== Task statement ==
Copy out the Trupti Desai biography below word for word, between "Trupti Desai (born" and "evicted on Day 49.", inclusive.

── Passage shown

- Born: 12 December 1985 (age 40) Nipani, Karnataka, Indian
- Occupation: Social activist
- Known for: Founder the Bhumata Brigade & Bhumata Foundation
- Television: Bigg Boss Marathi 3 (2021)
- Political party: Indian National Congress (2012)
- Spouse: Prashant Desai ​(m. 2006)​
- Children: 1

= Trupti Desai =

Indian activist for women's rights (born 1985)

Trupti Desai (born 1985) is an Indian social activist and the founder of the Bhumata Brigade & Bhumata Foundation, a Pune-based organization. Desai has campaigned for allowing women to religious places like the Shani Shingnapur Temple, the Haji Ali Dargah, the Mahalakshmi Temple, and the Trimbakeshwar Shiva Temple, all in Maharashtra, and most recently the Sabarimala temple in Kerala. In 2012, she was an Indian National Congress candidate for the Pune Municipal Corporation elections. In 2021, she participated in Bigg Boss Marathi 3 as a contestant and evicted on Day 49.

==Personal life==
Desai was born in Nipani taluka in the Indian state of Karnataka on 12 December 1985. Her father left the family for an ashram and she was raised with her two siblings by her mother. She studied home science at the Pune campus of Shreemati Nathibai Damodar Thackersey (SNDT) Women's University but discontinued after first year due to family problems.

Desai has been married since 2006 and has one son. Her husband Prashant claims that she is "extremely spiritual" and is follower of Gagangiri Maharaj of Kolhapur.

== Activities ==
In 2003, Desai was a social worker with Krantiveer Jhopdi Vikas Sangh to help rehabilitate slum dwellers. From 2007 to 2009, Desai staged protests against the financial irregularities at the Ajit Cooperative Bank involving a fraud of ₹50 crore. In January 2009, she led a group against then deputy Chief Minister of Maharashtra Ajit Pawar. An arrest warrant was issued against her in 2013 for heading the group that allegedly "slapped the effigy of Pawar, used abusive language and held an illegal agitation despite prohibitory orders". Desai was immediately released on bail, claiming that the arrest was just a tactic to stop activists from protesting. She founded the Bhumata Brigade on 27 September 2010. Since its founding, the brigade has grown from 400 to 5,000 registered members as of January 2016. In 2011, she also participated in the anti-corruption movement. She contested the 2012 elections for the Pune Municipal Corporation from Balaji Nagar ward as a member of Indian National Congress; but lost.

=== Religious places ===
In November 2015, a woman entered the Hindu shrine of Shani Shingnapur Temple, where women were not allowed. The priests of the temple suspended the security guard on duty at the time and carried out a cleansing ceremony of the idol. This agitated Desai, who along with other members of her brigade staged various forced entries into the shrine. The state government and the district level court of Pune directed the temple officials to allow women in the shrine based on their constitutional rights. On 8 April 2016, the day celebrated as Gudi Padwa—the new year day of the Maharashtrian calendar—Desai along with other female members of the Brigade entered the shrine of Shani Shingnapur Temple.

────
── Raw data

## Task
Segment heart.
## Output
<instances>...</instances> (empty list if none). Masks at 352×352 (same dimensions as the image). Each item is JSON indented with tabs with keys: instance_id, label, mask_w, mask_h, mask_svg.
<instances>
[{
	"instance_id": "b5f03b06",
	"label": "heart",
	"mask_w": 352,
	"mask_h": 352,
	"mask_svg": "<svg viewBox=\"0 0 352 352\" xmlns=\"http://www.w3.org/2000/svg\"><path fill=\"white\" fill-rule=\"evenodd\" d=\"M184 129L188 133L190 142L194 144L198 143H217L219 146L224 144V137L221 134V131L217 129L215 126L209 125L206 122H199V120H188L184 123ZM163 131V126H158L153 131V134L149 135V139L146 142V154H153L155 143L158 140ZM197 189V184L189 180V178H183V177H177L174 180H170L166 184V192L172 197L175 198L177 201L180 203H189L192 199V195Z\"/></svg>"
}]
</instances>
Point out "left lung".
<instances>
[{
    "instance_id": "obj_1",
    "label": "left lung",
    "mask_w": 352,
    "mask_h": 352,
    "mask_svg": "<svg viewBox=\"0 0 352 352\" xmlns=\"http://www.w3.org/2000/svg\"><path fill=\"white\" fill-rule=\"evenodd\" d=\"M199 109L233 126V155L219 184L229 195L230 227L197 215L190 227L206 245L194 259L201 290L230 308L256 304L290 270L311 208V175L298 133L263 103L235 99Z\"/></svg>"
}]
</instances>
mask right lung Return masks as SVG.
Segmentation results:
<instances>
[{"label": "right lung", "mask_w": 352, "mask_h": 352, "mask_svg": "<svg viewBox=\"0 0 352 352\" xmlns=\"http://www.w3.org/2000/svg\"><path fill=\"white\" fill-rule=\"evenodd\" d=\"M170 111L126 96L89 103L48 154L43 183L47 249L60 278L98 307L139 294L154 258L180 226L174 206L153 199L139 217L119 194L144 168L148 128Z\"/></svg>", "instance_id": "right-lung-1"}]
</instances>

────
── Raw data

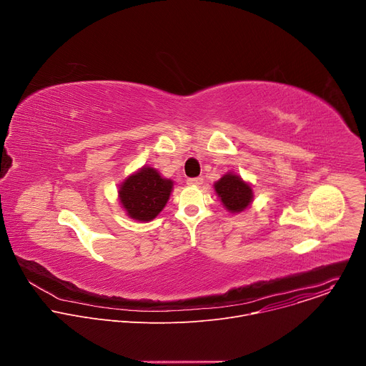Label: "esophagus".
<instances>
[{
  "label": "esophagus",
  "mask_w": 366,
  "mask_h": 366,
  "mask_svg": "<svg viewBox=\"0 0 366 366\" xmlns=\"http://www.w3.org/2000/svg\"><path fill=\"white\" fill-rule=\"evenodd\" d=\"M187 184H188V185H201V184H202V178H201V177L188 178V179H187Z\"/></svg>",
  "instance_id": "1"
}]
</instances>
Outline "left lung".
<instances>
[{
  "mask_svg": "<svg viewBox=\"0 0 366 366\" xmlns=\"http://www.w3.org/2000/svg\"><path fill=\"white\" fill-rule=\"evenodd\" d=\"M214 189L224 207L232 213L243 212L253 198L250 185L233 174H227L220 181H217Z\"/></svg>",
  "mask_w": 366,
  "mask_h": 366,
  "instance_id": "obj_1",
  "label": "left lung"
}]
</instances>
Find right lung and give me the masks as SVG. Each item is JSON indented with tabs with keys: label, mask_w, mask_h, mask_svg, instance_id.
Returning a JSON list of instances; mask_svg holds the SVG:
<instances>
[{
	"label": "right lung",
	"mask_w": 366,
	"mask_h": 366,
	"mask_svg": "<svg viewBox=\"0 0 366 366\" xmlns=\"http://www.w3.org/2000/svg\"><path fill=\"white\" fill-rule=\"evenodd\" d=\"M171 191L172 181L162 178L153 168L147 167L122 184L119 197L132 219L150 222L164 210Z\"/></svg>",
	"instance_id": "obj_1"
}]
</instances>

────

== Task answer ==
Trupti Desai (born 1985) is an Indian social activist and the founder of the Bhumata Brigade & Bhumata Foundation, a Pune-based organization. Desai has campaigned for allowing women to religious places like the Shani Shingnapur Temple, the Haji Ali Dargah, the Mahalakshmi Temple, and the Trimbakeshwar Shiva Temple, all in Maharashtra, and most recently the Sabarimala temple in Kerala. In 2012, she was an Indian National Congress candidate for the Pune Municipal Corporation elections. In 2021, she participated in Bigg Boss Marathi 3 as a contestant and evicted on Day 49.